In 1939, she became Europe correspondent for an American weekly, Liberty. She covered World War II from Greece, until she escaped Nazi detention in July 1941, and fled with her son to Tehran. She worked as a cultural attaché at the American Embassy in Tehran from 1941 to 1947. During that time, Cook converted to Islam, and spent years on a personal project, editing and translating the Koran into English, with her own commentary. She held a high position in Iran's Ministry of Education, oversaw film censorship, and went on radio to read her translations of poetry.

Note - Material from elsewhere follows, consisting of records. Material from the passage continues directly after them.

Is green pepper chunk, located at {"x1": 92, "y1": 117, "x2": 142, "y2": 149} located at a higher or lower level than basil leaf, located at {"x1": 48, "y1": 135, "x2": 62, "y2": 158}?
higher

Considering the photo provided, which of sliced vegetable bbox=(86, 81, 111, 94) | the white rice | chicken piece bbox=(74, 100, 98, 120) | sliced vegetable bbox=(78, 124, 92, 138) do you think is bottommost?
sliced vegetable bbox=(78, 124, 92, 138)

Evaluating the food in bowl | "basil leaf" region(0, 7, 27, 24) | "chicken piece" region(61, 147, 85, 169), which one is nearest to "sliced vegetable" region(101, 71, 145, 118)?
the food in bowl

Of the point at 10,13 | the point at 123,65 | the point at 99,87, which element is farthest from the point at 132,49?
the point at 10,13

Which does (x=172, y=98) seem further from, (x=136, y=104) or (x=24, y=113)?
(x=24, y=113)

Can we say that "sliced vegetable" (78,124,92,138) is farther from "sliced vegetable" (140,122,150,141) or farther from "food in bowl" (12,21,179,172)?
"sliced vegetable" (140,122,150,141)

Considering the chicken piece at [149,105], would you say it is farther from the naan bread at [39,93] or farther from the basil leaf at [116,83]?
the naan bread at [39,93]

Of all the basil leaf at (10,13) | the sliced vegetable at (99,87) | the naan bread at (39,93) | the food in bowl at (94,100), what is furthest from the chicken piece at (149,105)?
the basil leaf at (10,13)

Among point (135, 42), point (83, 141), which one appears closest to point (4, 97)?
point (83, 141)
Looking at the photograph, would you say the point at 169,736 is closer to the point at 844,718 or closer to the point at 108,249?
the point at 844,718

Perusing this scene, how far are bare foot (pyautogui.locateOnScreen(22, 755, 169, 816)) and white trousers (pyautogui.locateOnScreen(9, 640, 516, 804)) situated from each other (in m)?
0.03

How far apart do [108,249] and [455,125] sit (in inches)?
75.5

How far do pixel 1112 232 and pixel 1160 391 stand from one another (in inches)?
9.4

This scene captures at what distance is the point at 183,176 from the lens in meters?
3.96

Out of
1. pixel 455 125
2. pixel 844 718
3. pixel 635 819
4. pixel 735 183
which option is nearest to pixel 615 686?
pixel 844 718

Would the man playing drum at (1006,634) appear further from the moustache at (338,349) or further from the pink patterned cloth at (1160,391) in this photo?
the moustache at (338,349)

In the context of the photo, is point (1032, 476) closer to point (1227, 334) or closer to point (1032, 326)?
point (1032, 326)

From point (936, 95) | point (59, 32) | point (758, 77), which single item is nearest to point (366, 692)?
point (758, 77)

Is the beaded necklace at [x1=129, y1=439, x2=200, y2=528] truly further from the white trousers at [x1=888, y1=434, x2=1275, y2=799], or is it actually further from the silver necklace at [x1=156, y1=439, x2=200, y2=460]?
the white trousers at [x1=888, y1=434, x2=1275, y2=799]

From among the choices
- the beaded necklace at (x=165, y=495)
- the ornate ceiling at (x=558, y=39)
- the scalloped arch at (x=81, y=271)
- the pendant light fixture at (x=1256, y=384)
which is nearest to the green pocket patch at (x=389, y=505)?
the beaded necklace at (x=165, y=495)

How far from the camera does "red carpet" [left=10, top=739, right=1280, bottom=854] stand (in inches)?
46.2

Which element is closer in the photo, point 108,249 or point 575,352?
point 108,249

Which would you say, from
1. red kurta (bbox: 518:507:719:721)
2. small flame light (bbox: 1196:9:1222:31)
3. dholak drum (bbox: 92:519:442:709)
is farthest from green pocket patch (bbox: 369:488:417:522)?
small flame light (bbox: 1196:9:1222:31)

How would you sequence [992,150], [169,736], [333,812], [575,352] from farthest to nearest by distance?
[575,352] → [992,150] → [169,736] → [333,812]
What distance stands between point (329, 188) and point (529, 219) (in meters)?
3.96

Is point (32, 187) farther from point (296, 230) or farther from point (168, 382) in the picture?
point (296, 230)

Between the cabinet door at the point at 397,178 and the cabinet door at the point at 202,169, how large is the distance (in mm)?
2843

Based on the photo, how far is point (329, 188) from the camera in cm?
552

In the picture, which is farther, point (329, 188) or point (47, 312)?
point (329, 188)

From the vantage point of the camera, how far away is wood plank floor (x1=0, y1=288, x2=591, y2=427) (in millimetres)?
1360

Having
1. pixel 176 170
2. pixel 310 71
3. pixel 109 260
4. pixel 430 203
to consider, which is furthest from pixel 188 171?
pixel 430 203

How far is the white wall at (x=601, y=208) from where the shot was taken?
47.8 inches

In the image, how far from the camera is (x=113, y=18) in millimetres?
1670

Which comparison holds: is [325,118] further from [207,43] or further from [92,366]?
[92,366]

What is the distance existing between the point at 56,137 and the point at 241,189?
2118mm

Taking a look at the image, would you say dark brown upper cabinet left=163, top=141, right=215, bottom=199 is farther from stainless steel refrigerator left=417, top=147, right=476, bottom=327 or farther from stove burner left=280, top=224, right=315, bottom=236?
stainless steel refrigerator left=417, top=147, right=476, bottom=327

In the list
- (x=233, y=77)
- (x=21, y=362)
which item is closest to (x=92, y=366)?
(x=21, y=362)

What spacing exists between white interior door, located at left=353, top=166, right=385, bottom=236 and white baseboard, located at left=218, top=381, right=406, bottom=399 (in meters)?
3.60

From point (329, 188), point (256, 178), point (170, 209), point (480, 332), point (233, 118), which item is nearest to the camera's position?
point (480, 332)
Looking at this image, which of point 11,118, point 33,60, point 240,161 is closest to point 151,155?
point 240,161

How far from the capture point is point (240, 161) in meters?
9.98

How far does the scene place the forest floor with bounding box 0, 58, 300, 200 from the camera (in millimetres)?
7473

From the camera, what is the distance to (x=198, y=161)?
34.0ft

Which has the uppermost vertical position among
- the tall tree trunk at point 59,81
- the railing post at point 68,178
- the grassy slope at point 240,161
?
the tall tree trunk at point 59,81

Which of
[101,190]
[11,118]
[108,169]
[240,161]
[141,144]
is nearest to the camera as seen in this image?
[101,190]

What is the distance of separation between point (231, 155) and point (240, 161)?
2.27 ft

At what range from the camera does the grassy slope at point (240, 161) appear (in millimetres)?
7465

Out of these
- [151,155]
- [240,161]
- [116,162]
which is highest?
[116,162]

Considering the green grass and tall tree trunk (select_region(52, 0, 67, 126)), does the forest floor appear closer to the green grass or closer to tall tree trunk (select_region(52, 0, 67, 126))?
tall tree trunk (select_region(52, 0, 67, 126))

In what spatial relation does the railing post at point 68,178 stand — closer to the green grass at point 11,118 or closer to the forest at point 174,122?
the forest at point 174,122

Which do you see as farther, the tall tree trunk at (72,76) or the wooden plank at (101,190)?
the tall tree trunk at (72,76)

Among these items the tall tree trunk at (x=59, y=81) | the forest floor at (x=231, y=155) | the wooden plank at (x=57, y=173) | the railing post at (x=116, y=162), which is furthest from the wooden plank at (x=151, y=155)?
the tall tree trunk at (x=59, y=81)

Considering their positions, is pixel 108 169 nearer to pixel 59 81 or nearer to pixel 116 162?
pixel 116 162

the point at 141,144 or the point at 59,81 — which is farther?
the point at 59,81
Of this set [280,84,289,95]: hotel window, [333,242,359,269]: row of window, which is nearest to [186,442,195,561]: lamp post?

She helped build national theatre, ballet, and opera programs in Iran in the 1940s. She worked with a fellow American expatriate, dancer Xenia Zarina, in Iran.

Cook took a renewed interest in Kashmir in 1954, and compiled a book of translated poems, titled The Way of the Swan: Poems of Kashmir (1958).

== Personal life ==
At age 18, in 1927, Nilla Cram Cook married Greek poet and government official Nikos Proestopoulos; they had a son, Serios Nicholas Proestopoulos (also known as Sirius Cook), and divorced in 1932. She married again very briefly, to Albert Nathaniel Hutchins in 1934; that marriage was annulled.

Cook toured in Greece with her son and cousin and their wives in 1965. She died in 1982, aged 74 years, in Neunkirchen, Austria. Her gravesite is in Delphi, Greece, next to her father's grave there.